◆ **PROBLEM TO WORK ON**
Please reproduce the part of the listing below word for word, starting at the line that contains "Which of these" and continuing through the end of the listing.

+---+

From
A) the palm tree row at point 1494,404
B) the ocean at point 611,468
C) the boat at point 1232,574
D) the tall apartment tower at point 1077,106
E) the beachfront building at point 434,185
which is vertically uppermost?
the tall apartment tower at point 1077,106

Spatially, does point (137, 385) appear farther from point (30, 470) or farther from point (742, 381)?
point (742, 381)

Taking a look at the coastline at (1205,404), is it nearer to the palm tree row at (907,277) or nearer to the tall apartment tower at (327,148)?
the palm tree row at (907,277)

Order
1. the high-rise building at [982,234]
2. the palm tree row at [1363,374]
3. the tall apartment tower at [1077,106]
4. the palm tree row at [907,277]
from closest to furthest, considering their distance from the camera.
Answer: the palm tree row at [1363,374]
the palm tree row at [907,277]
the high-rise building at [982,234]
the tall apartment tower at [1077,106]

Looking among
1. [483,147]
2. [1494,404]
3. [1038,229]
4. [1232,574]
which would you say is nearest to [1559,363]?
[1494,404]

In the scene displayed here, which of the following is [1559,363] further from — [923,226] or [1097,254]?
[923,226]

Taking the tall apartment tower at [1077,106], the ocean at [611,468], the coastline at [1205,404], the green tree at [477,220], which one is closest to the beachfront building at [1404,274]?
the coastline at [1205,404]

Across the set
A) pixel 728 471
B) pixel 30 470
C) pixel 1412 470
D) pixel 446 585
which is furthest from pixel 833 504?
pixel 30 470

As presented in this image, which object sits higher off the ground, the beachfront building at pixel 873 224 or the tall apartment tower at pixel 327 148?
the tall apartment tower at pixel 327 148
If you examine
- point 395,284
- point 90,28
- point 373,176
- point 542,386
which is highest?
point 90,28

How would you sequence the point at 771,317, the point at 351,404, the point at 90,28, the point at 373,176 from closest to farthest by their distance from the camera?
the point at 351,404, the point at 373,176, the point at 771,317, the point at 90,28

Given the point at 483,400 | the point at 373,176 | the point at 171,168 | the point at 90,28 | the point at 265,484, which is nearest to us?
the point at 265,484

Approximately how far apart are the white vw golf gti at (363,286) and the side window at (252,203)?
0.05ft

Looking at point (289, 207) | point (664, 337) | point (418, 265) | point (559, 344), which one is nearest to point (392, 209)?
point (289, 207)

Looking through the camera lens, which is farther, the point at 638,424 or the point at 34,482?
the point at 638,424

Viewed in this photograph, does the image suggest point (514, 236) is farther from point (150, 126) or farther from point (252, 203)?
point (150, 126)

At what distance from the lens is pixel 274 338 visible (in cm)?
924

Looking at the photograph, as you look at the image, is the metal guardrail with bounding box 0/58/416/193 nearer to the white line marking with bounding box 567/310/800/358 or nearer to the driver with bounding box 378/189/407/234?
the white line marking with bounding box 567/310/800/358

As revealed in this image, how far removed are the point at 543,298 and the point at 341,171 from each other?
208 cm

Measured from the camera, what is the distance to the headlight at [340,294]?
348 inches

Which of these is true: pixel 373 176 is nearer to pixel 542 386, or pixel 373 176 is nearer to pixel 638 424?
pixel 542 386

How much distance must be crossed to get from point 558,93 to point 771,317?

+---+

◆ **THE COMPLETED TASK**
Which of these is true: pixel 373 176 is nearer to pixel 542 386, or pixel 373 176 is nearer to pixel 638 424?
pixel 542 386

How much distance must be crossed to get from point 558,93 to point 771,317?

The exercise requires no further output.